The watermarking and watermark detection code itself is an extension of the `WatermarkLogitsProcessor` and `WatermarkDetector` classes.

A pipeline abstraction was implemented to manage the "generation", paraphrase "attack", and "evaluation" or detection phases. The general setup is that data, i.e. sets of generated samples, is written and read by each stage as "json lines" files `*.jsonl` with associated metadata files `*.json` to keep track of parameter settings used at each stage.

A prose version of usage instructions for the pipeline is described in a separate markdown file here: [PIPELINE.md](PIPELINE.md)

## wandb

The pipeline scripts, and in particular, the evaluation stage where detection is run and generation quality metrics are computed, are configured to push results to weights and biases (wandb). The figures in the paper are produced by:
1. sketching out the charts in wandb using filters and tags 
2. exporting/downloading the csv's of the data for each chart, and 
3. loading them in a notebook to format plots as necessary.
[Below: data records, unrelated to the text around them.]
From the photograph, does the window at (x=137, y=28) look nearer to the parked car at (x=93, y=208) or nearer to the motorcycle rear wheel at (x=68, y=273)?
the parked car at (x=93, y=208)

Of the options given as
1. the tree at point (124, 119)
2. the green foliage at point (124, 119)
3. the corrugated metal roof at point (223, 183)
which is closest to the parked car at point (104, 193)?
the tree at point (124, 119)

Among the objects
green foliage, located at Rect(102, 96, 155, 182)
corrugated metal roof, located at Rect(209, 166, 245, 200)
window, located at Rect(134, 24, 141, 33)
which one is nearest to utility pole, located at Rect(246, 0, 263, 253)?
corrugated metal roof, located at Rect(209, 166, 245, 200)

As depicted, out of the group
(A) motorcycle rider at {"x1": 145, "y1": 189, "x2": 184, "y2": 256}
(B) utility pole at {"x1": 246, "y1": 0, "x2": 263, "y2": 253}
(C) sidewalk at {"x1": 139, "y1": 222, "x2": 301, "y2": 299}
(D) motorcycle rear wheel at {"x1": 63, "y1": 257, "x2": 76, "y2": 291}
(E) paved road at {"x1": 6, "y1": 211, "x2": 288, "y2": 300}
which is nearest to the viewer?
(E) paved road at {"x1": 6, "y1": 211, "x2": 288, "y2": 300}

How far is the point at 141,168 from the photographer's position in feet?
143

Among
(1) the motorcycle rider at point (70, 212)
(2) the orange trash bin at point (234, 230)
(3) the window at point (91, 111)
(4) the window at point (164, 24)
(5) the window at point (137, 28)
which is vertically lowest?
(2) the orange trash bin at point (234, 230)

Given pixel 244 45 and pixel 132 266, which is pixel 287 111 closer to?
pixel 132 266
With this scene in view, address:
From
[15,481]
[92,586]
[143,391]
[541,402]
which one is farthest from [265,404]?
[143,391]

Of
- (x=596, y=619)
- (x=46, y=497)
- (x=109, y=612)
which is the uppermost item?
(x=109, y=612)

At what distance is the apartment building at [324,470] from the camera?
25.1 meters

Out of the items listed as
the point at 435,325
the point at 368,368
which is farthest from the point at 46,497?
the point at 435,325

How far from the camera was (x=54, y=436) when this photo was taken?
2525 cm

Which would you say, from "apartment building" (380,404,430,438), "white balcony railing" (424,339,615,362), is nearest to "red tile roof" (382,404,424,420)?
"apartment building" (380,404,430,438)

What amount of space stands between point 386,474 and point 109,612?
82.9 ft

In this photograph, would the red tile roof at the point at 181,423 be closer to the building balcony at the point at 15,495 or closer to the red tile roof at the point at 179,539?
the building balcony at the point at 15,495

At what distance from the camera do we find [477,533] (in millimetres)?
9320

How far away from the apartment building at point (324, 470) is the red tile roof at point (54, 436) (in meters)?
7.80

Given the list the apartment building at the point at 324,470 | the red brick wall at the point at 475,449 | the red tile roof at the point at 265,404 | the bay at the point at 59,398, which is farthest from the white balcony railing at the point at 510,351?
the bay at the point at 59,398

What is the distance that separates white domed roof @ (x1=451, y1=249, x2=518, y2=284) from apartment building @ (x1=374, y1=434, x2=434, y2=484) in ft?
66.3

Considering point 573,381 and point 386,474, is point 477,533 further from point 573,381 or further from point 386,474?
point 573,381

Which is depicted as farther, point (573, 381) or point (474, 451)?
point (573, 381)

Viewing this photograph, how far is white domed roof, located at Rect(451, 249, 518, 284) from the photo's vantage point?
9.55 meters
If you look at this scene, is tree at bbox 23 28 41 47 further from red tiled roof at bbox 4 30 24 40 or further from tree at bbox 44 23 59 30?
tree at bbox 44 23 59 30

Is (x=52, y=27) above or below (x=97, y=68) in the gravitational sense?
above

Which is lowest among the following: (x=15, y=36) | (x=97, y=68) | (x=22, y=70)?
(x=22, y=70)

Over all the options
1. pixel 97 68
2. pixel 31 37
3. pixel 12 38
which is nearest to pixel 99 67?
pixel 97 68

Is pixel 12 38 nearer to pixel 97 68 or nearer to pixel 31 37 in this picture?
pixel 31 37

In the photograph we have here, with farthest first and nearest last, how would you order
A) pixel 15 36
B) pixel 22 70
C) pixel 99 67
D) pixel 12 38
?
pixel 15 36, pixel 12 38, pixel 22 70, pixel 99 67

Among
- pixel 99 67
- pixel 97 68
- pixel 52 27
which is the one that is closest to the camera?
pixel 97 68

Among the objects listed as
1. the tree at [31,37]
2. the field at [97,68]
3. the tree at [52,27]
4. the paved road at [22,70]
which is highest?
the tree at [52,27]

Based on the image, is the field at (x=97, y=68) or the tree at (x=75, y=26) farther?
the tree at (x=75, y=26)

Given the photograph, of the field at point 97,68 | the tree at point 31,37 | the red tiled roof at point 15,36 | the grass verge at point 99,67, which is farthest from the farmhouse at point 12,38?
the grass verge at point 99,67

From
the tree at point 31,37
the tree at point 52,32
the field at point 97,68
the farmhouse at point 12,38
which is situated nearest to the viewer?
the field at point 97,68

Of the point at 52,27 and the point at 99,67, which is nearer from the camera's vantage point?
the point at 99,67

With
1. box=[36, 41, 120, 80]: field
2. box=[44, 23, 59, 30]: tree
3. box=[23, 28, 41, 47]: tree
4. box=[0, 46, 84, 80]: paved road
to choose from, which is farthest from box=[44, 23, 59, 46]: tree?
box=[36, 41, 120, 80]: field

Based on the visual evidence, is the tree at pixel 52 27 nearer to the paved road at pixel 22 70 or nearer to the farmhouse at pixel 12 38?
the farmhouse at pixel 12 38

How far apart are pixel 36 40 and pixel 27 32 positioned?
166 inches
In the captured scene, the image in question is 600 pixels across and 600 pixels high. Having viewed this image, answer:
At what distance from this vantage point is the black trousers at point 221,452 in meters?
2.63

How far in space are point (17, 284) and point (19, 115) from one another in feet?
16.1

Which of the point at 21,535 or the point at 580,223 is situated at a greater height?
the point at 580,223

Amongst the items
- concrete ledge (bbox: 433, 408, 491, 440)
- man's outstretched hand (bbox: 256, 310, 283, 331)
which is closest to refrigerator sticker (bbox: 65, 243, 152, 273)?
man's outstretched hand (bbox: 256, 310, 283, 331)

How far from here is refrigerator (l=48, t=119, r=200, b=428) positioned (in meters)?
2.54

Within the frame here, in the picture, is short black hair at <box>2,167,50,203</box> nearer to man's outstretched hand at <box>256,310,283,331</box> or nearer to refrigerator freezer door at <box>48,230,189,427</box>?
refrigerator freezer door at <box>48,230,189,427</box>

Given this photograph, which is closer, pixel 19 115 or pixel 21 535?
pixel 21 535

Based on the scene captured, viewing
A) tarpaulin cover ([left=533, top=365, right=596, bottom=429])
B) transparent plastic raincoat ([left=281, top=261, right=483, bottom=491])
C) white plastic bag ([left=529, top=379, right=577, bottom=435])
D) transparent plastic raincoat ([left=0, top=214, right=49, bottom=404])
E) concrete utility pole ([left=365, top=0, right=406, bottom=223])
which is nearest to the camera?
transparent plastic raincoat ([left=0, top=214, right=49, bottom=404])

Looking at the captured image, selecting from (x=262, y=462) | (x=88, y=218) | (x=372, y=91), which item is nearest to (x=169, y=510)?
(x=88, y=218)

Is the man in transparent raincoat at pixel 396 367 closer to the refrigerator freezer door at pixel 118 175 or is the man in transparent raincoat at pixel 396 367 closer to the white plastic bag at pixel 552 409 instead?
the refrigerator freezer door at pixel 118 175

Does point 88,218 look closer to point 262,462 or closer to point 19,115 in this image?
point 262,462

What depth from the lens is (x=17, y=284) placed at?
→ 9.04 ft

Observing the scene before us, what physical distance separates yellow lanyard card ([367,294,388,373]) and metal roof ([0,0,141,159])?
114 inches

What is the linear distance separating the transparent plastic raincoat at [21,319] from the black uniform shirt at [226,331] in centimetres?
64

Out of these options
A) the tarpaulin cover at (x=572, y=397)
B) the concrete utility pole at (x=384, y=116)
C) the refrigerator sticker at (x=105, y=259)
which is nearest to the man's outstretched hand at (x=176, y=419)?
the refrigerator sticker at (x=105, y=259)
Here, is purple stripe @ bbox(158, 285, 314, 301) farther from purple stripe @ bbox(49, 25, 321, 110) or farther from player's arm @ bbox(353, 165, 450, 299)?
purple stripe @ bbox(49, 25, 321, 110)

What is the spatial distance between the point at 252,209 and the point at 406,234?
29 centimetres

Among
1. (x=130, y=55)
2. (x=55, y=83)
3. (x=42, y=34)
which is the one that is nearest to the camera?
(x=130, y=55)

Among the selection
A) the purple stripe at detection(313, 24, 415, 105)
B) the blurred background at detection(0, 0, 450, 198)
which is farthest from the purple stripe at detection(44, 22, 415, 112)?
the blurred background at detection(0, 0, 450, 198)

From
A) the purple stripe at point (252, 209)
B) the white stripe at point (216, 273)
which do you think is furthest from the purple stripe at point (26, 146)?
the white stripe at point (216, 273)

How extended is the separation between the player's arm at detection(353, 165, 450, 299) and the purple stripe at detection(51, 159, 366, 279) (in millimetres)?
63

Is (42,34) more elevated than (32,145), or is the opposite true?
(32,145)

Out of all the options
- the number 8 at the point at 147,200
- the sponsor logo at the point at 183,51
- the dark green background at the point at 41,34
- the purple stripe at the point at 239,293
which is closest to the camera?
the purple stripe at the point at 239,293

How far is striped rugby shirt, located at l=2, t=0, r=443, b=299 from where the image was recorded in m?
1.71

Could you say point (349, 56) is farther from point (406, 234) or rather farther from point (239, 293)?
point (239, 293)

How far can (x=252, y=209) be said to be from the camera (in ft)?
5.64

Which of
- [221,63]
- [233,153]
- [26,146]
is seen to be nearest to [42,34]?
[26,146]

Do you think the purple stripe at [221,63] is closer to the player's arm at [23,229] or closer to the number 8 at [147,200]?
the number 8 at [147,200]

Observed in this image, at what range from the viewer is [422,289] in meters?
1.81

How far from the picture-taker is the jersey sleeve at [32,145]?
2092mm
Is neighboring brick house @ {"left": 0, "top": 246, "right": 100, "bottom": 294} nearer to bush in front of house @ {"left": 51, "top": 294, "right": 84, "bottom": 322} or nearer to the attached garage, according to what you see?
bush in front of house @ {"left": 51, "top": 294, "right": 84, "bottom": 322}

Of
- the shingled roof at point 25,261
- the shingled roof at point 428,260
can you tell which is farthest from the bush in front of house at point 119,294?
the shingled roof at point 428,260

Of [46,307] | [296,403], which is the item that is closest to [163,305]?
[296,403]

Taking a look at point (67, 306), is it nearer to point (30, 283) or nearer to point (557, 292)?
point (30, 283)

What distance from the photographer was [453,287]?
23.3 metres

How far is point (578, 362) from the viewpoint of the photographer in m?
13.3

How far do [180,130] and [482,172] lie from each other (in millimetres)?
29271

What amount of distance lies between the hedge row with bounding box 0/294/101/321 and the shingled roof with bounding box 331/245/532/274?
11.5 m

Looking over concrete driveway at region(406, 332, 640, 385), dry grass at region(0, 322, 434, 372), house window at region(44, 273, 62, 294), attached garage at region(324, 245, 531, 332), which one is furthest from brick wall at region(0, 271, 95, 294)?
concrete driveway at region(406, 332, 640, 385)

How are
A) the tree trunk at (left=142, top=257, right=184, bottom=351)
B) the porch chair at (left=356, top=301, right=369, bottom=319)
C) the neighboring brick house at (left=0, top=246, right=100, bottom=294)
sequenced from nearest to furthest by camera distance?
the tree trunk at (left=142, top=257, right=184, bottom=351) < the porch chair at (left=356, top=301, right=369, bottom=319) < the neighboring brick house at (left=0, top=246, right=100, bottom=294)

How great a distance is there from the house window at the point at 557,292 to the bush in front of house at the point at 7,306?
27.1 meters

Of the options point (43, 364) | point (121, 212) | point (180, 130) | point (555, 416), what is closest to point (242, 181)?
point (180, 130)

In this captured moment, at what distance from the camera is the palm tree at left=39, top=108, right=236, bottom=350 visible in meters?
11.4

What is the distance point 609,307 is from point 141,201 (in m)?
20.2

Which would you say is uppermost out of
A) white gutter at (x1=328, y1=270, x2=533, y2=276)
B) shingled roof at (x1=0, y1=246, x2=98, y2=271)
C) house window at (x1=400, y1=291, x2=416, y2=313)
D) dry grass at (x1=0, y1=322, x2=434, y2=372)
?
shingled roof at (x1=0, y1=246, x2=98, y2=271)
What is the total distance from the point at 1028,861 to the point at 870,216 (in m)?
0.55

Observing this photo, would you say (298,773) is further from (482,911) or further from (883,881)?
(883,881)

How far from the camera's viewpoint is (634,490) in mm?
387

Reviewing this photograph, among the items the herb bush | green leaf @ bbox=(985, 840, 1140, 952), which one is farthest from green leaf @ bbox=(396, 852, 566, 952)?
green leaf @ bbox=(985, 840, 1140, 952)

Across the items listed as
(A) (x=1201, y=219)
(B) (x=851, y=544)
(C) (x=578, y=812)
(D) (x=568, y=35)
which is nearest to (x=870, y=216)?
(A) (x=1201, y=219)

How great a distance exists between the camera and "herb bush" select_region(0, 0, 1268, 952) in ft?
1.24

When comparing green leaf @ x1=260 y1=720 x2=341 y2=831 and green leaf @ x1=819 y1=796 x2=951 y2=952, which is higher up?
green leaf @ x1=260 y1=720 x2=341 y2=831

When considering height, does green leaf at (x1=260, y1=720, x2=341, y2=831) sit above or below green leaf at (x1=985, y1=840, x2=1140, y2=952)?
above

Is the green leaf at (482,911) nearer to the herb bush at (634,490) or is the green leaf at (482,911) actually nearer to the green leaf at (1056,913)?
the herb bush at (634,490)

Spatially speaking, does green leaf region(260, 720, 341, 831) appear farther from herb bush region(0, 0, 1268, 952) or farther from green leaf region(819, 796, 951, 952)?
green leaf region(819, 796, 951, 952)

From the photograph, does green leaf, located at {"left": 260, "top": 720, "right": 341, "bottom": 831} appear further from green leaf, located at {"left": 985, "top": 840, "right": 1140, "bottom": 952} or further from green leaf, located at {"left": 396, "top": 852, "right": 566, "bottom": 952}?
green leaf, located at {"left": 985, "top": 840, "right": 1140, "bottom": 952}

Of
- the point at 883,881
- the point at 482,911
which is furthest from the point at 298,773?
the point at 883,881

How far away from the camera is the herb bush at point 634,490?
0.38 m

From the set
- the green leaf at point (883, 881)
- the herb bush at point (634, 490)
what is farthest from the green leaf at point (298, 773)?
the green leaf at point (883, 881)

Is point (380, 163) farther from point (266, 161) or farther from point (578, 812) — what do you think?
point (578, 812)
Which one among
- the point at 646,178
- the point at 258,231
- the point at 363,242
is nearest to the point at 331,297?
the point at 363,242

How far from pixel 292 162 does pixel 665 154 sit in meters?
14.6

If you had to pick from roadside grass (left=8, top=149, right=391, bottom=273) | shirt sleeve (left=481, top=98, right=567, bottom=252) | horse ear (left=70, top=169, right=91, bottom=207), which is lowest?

Alternately, the evaluation stage also saves a jsonl file where every line is a set of generations and all associated metrics and detection scores computed for it. This can also be loaded and analyzed manually in pandas, though the ROC space analyzes and average@T series for some metrics will have to be recomputed.

## llama

In order to use the llama model, you need to bring-your-own-weights, and then covert them to the huggingface format.